For this project I needed 2 days to make the hair and this is the part of my workflow needed to be optimized more. In my latest project, I experimented with the Draw Curve tool (available in Edit Mode for curves) used on the surface, emulating the workflow used in ZBrush with the Hair Clump Brush and managed to produce decent looking hair in an hour.

Shading, lighting, rendering

I planned to do only still frames in real-time rendering using EEVEE, so I saved some time and didn’t use retopology, unwrapping, and textures. I used vertex colors instead. On the image below you can see 4 vertex color layers used for the female figure:

  • Col - Used for base color. Base tone picked from the original illustration, then some areas painted in reddish color to add color variation and a more natural look.
  • Glow - Originally planned to be used for self-illumination on hands, but after some testing used as a mask to change base color on hands to be brighter.
  • Glossy - This is used for glossiness. All vertices are painted in 50% of gray and then some areas are painted in brighter color to have more glossiness.
  • Cavity - To have cavities in a shader, you cannot use EEVEE because it requires raytracing. But there is a trick to use the Dirty Vertex Color algorithm in available in Vertex Paint Mode. The fine tuning of Cavity values is done in the shader using Color Ramp node.

As shown at the image below, the shader for the female figure used Principled BDSF, with a small amount of Subsurface Scattering (0.01) and some purple underskin tone. Base Color input was a combination of Col, Glow and Cavity vertex color layers. Col vertex color layer using Hue Saturation Value node to compensate an influence of environment light and main light, and to have final color similar to the color on the original illustration.
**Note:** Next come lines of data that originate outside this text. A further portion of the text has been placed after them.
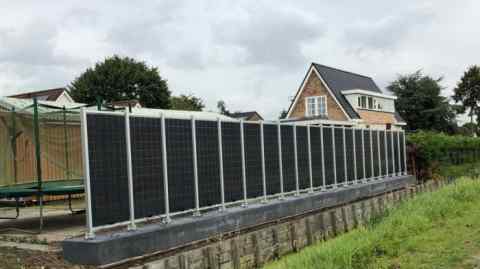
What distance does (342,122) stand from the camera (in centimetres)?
4166

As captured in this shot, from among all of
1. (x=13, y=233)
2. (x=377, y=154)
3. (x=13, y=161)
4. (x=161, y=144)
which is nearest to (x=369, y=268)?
(x=161, y=144)

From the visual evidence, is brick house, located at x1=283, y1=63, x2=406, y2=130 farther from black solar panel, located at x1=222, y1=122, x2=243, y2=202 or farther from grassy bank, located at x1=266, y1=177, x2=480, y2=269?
black solar panel, located at x1=222, y1=122, x2=243, y2=202

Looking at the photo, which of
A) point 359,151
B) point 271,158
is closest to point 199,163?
point 271,158

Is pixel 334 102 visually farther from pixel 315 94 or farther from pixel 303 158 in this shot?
pixel 303 158

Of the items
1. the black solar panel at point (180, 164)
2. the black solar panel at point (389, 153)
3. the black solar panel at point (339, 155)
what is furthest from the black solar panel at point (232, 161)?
the black solar panel at point (389, 153)

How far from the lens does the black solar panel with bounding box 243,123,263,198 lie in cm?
1299

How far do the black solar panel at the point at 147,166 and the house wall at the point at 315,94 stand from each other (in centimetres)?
3564

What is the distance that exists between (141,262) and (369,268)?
3.77 m

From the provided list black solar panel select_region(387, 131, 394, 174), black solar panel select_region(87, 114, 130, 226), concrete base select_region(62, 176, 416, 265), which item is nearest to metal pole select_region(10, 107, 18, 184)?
black solar panel select_region(87, 114, 130, 226)

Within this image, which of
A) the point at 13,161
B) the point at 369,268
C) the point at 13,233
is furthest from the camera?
the point at 13,161

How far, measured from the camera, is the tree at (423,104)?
64.8 meters

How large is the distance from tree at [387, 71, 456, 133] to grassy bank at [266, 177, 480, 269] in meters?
54.3

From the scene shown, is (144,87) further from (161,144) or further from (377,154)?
(161,144)

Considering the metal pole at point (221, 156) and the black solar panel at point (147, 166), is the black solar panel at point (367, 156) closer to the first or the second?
the metal pole at point (221, 156)
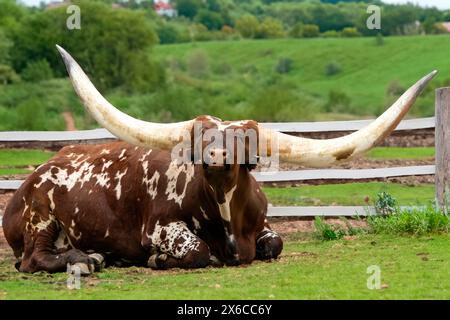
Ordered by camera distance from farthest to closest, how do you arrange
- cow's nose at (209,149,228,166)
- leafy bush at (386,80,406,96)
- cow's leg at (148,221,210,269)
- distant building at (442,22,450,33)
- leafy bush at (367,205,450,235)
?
distant building at (442,22,450,33) → leafy bush at (386,80,406,96) → leafy bush at (367,205,450,235) → cow's leg at (148,221,210,269) → cow's nose at (209,149,228,166)

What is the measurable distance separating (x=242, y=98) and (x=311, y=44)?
1485 inches

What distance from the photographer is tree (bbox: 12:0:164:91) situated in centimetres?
6875

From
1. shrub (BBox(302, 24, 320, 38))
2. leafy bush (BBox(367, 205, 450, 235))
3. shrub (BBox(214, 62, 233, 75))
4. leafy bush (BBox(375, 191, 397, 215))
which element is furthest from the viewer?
Result: shrub (BBox(302, 24, 320, 38))

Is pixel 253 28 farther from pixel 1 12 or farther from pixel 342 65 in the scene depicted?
pixel 1 12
The image below shows the difference between hair with fine details added with normal map (on the left) and without normal map (on the right). These fine details were done with the procedural Noise Texture node with X scale set to 0 to have fine lines alongside hair clumps. This is possible because curves used for hair automatically generates a UV map.

World shader has different colors for image background and for environment lighting. For image background I used the procedural Gradient Texture node similar to the gradient on the original illustration. But this was not suitable for environment lighting, which had to be some kind of maroon red. This was done with the Light Path node, using the Is Camera Ray check.

For final rendering there were 3 light sources:

  • Environment light - The simplest way to achieve colored shadows is to use tinted environment light. For this project some tint of maroon red gives a result similar to the original illustration.
  • Main light - Because the shirt is white, I looked at the shirt on the original illustration to determine the color needed for the main light and some tint of turquoise blue looked fine. Shadows on the nose and under the chin showed me a good position for the main light, just above the figure. I used an area light for the main light.
  • Focus light - This light is used to bring focus on hand and face. For focus light I used point light set to larger size to get softer shadows.


This personal project took me around one week from start to finish, done in free time, after regular job. I did it for fun, for myself, no money earned for time spent on it. Was it worth my time?

I got many positive feedbacks for this project; it was received great on Artstation, Instagram, Blenderartists, Blendernation. Most of all, I was so glad to see this project was picked for the 3dtoal Staff Picks gallery, it is a big deal for me to be placed alongside such amazing 3D artists. Having something to be proud of, being good at something, having more confidence in yourself; this is why this project was worth my time. Many thanks to 3dtotal for giving me this.